There was phone reception as soon as they drove ashore. Perez made the call, thinking that one of the parents would answer and they’d be more likely to respond to a Shetland accent.
‘Yes?’ It was Evie’s mother. Aggressive, ready to attack.
‘It’s Jimmy Perez, Mrs Watt. One of the detectives investigating John’s murder. How is Evie?’
A silence. ‘Ah, Jimmy, I don’t know. It’s hard to tell. It’s like she’s frozen solid from the inside.’
‘We’re in Fetlar.’ A ringed plover was running along the shingle behind the beach. ‘I was hoping we might come to talk to her.’
‘Oh, come along, Jimmy. Of course. Anything we can do to help.’ He heard the relief in her voice and understood that she and Francis would be glad of company, someone else to distract Evie for a moment, to take the responsibility away from them.
By the time they got to the house there was the smell of baking in the oven. Jessie wouldn’t think to ask them in without offering food. The parents stood in the yard as Perez parked the car, grave and silent, and so still that they reminded him of a grey photo of old crofters, the sort you might see in Vatnagarth museum. He couldn’t decide what they expected from the detectives. Hope that there would be a resolution and that things would return to normal, that the traditions of boat-building and crofting would seem important to them again? He introduced the couple to Willow.

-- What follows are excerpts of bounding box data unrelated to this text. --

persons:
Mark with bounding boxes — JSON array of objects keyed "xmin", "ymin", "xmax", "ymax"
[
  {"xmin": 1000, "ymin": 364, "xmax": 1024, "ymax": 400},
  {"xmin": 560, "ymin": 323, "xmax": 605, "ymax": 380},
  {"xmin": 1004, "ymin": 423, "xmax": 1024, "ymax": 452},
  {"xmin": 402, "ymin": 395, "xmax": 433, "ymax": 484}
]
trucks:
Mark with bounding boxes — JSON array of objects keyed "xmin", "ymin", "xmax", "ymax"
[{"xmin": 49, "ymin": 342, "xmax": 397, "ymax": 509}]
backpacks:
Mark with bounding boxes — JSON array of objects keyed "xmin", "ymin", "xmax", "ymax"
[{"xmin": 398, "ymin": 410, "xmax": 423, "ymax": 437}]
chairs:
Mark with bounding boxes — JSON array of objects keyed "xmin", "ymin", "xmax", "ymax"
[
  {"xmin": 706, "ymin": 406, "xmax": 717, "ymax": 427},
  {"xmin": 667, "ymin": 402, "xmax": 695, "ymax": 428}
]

‘Evie’s in her room,’ Jessie said. ‘Would you mind waiting a while before talking to her? She’s only just fallen asleep and she must be exhausted.’
‘Of course.’
In the kitchen Jessie put on the kettle and lifted a tray of biscuits from the oven, slid them onto a cooling rack. The parents were waiting for them to speak, for an explanation of their arrival. Perez looked at Willow, but still there was an awkward silence. Perhaps, like him, she wasn’t quite sure what to say.
‘Have you found him?’ Francis said at last. ‘Have you found John’s killer? Is that why you’re here?’
‘No,’ Willow said. ‘We have more questions. And some information. We wouldn’t want Evie to read about it in the press.’
Then the door opened and Evie appeared. It seemed she hadn’t been asleep at all, as if she would never sleep again.